The DataONE architecture must embrace the highly dispersed and independent nature of data collection activities relevant to the environmental and earth sciences. Data are collected by tens of thousands of scientists around the world who have the expertise to describe and archive these data, as well as curate them. Attempting to centralize this curation function is inherently untenable and will not scale. Thus, DataONE will achieve both scalability and sustainability through a highly distributed system architecture (Figures from “Core Architecture” and below) that utilizes the DataONE Service Interface to access uniform services provided and used by three types of cyber-infrastructure: (1) Member Nodes located at institutions distributed throughout academia, libraries, government agencies, and other organizations that provide local data storage, curation, and metadata for a set of data resources that are collected or affiliated with that institution; (2) Coordinating Nodes that are geographically-distributed to provide a high-availability, fault-tolerant, and scalable set of coordinating services to the Member Nodes, including a complete metadata index and data replication services for all data in all Member Nodes; and (3) an Investigator Toolkit that provides a complete and evolving set of tools for data and metadata management by scientists and curators throughout the entire data life cycle (Figure 3). Initially, there will be three Coordinating Nodes geographically dispersed at ORC, UNM, and UCSB. A small number of additional Coordinating Nodes may be implemented as DataNetONE expands in scope, sustainable funding, and international presence.

../_images/proposal_figure_4.png

Main features of the DataNetONE architecture, emphasizing distributed data storage at Member Nodes and metadata indexing and services provided by Coordinating Nodes. Communication between Member Nodes (e.g., for replication), between Member Nodes and the Investigator Toolkit (e.g., for inserting data), and between Member Nodes and Coordinating Nodes (e.g., for metadata indexing) is all mediated via a common DataNetONE Service Interface that spans all node types.

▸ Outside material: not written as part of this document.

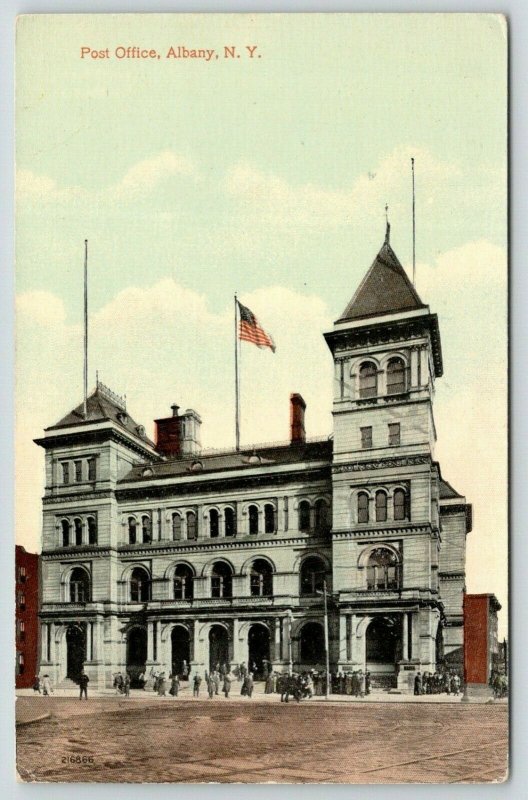 Albany New York~Post Office~Lots of People in Front~Flag on Roof~c1910 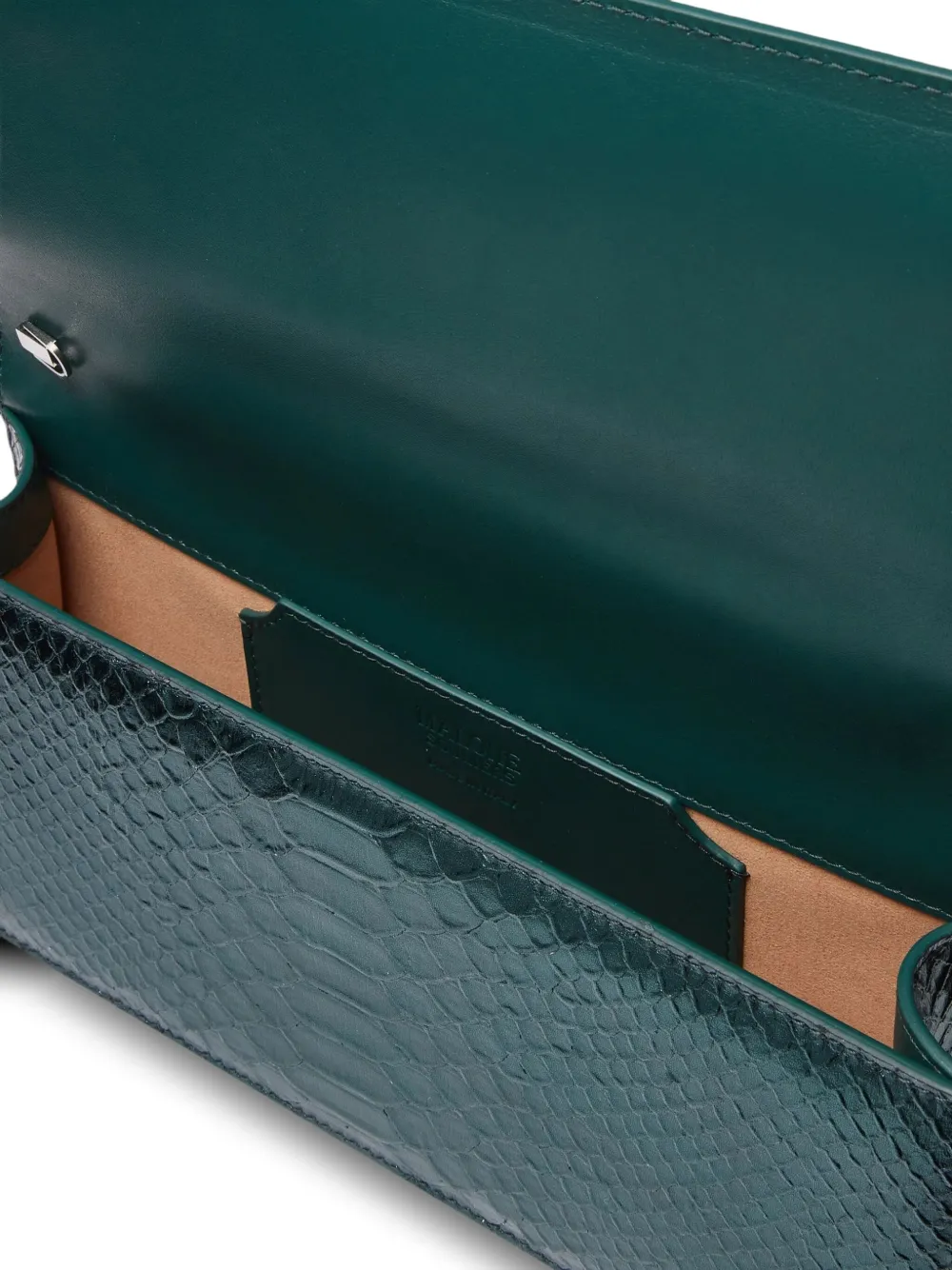 Malone Souliers Viven clutch met krokodillen-reliëf Groen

US 04. Spread and Impact of Invasive Species

Invasive species are:

  • Expensive - response estimates up to $138bn per year in the US.
  • Complex - many interactions and factors determine invasiveness and impact
  • Overwhelming - border and import controls struggle with sheer volume of material and confusion for access and collation of relevant biodiversity information

The outcome is suboptimal consideration of potential biotic risks associated with imports of new products, packing, shipping methods or products from new regions.

DataONE eliminates confusion related to information access and integration, providing domain relevant knowledge to researchers, border agents and to inform policy makers on potential impact or savings associated with new or ongoing trade relationships.

../_images/invasives.jpg

Some examples of economically important invasive species in the United States.

Specifically, DataONE addresses:

  • Volume – combines majority of digitized species occurrence information through GBIF,NBII, IABIN and other partnerships
  • Structure - efficient access to data, metadata, and workflows from ecological, environmental, socio-economic data, and related studies and assessments (e.g. Metacat, Dryad, Mercury, NBII)
  • Dynamic - service infrastructure for interpolation of data (e.g. species occurrence points to distribution regions and environmental requirements)
  • Knowledge - semantic assisted discovery and integration of indirectly associated data
  • Social interactions – transparent communications between researchers and implementers providing latest information possible for regions taxa, and trade routes, and fora of product reviews, models, and other related information
../_images/honeysuckle.jpg

Japanese honeysuckle (Lonicera japonica) was brought to the United States from Asia as ground cover to prevent erosion. As an invasive species, it can topple small trees and schrubs by its weight. The resulting change in forest structure may negatively affect songbird populations.